= Avery Gilbert =

American geneticist

Avery Gilbert is a self-described "smell scientist" and "sensory psychologist".

==Early life and education==
Gilbert received his Ph.D. in Psychology from the University of Pennsylvania under the tutelage of Norman Adler.

==Career==
He is most known for his book What the Nose Knows: The Science of Smell in Everyday Life published by Crown Publishing Group. The book was a finalist for the 2008 Los Angeles Times Book Prize in Science & Technology, while also shortlisted for the 2009 Royal Society Prize for Science Books".

In an interview with online fragrance magazine Sniffapalooza, Gilbert states that he was inspired to write What the Nose Knows when his science colleagues expressed enthusiasm for his tough review of Chandler Burr's The Emperor of Scent published in Nature Neuroscience in April 2003. Gilbert wrote that Burr's biography of geneticist and Perfumes: The Guide author Luca Turin was "giddy and overwrought ... a triumphalist account of an unproven alternate theory".

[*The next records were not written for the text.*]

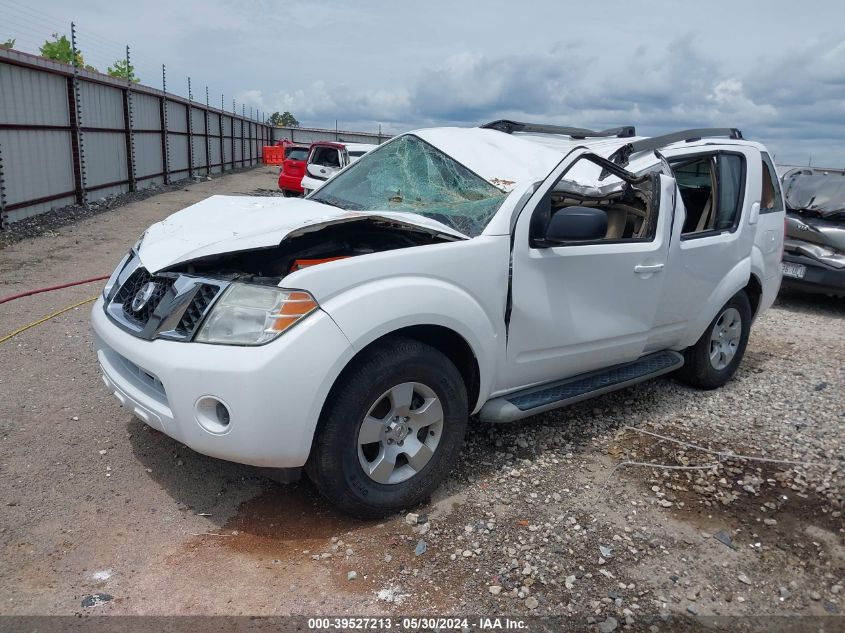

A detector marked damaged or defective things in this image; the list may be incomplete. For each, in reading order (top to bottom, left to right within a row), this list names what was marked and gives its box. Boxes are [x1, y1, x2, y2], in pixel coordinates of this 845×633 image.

damaged hood [139, 194, 468, 270]
shattered windshield [310, 134, 508, 237]
broken window [310, 136, 508, 237]
broken window [672, 152, 744, 236]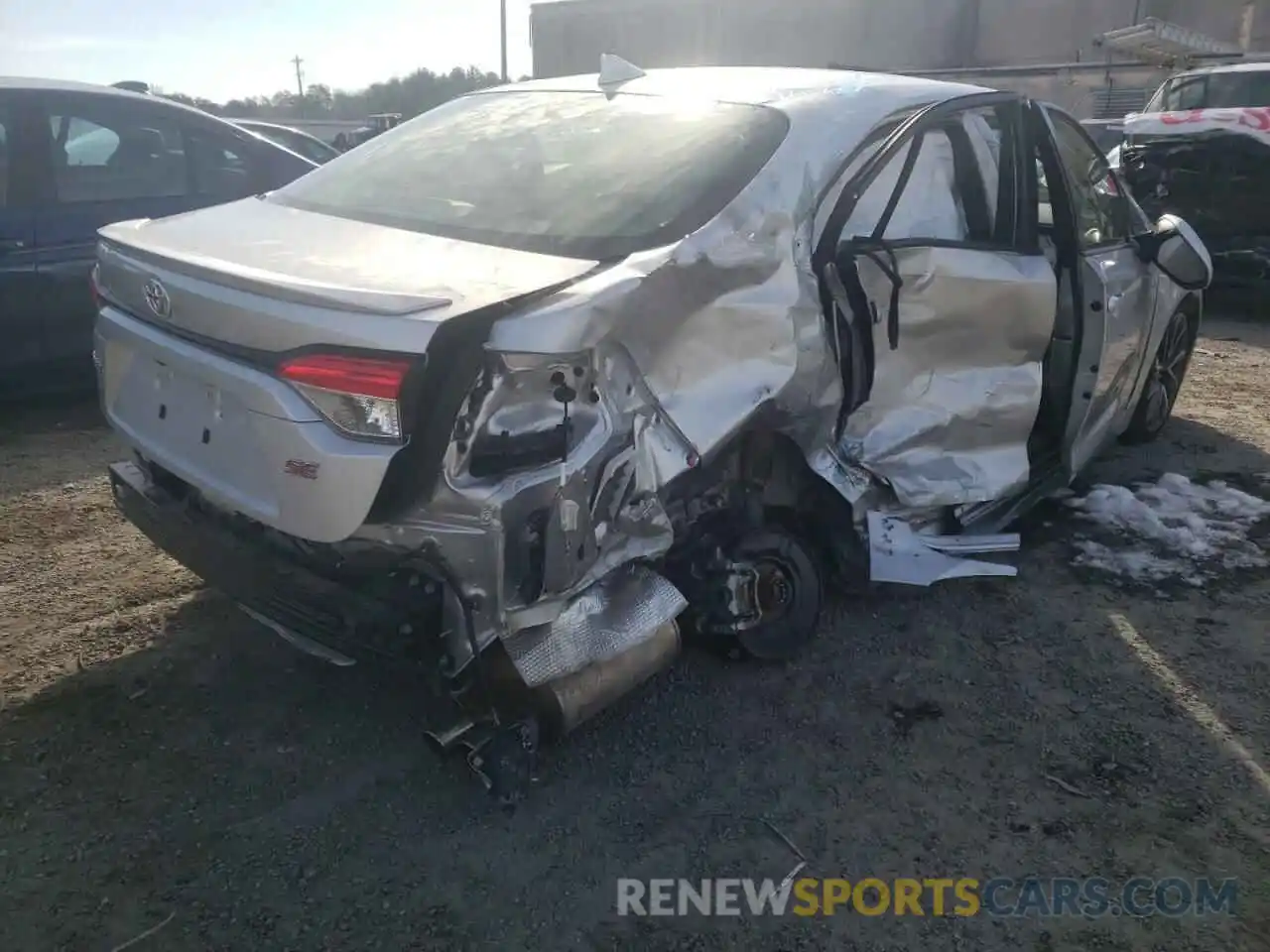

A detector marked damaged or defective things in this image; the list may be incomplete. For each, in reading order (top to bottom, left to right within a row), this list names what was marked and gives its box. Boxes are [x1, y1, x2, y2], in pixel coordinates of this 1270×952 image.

torn sheet metal [502, 563, 691, 690]
damaged silver sedan [91, 61, 1208, 807]
torn sheet metal [868, 515, 1016, 588]
torn sheet metal [837, 250, 1056, 510]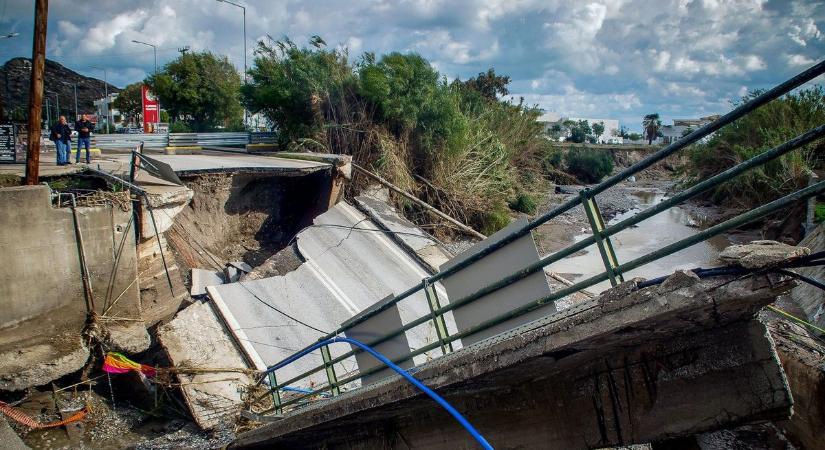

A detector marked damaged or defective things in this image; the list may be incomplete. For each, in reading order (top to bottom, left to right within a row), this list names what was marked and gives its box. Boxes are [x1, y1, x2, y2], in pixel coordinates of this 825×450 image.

broken concrete slab [189, 268, 222, 298]
broken concrete slab [352, 192, 450, 270]
broken concrete slab [438, 217, 552, 344]
broken concrete slab [716, 239, 808, 268]
broken concrete slab [157, 298, 254, 428]
broken concrete slab [229, 270, 796, 450]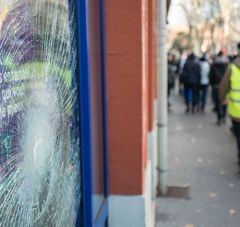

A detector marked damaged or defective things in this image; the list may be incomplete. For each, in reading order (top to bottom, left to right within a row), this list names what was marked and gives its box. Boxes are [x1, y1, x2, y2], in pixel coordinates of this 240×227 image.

shattered glass pane [0, 0, 81, 226]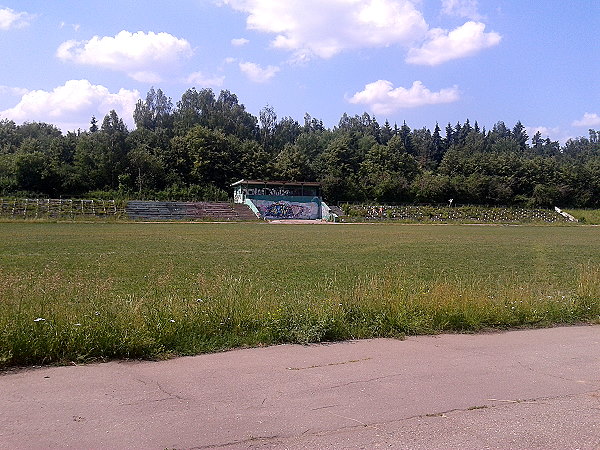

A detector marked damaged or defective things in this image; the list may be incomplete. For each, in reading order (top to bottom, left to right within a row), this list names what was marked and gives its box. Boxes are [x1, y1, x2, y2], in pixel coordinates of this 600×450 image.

cracked asphalt [1, 326, 600, 448]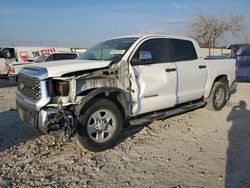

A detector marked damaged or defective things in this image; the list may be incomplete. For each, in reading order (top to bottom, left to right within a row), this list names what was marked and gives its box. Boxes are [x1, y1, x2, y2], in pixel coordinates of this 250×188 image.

crumpled hood [21, 59, 111, 78]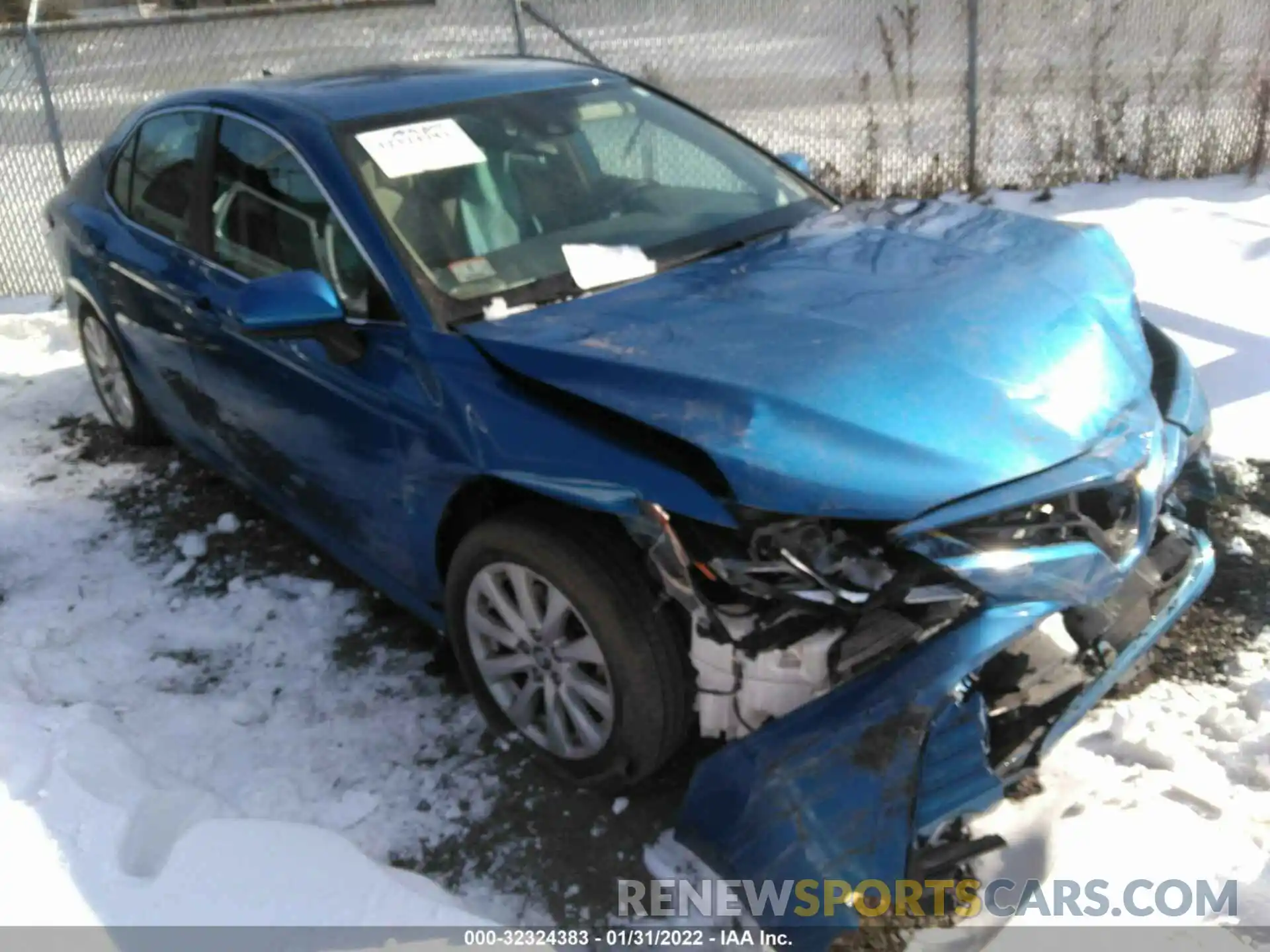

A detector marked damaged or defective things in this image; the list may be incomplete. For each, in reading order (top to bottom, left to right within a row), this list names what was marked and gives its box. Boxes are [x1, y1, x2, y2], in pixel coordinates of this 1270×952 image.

crumpled hood [460, 200, 1154, 521]
damaged front bumper [659, 391, 1217, 936]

Gilbert founded the Cranial One Corporation, developing a rapid smell test—the Cranial I Quick Sniff—for use by physicians and consumer research companies. He sold the company in 2005. He previously founded Synesthetics, Inc., a multisensory research and consulting company specializing in the consumer impact of smell, co-authored the National Geographic Smell Survey, served as President of the Sense of Smell Institute, VP for Sensory Psychology at Givaudan Roure Fragrances, VP of sensory research for DigiScents (which shut down in 2001 due to lack of additional funding—the company had invested $20 million to develop technology to provide the sense of smell to the Internet, including investments from Givaudan and Quest International).

Gilbert was the subject of a recent Podcast by the New York Academy of Sciences. Katie Puckrik video-interviewed Avery Gilbert for her website, 'Katie Puckrik Smells'.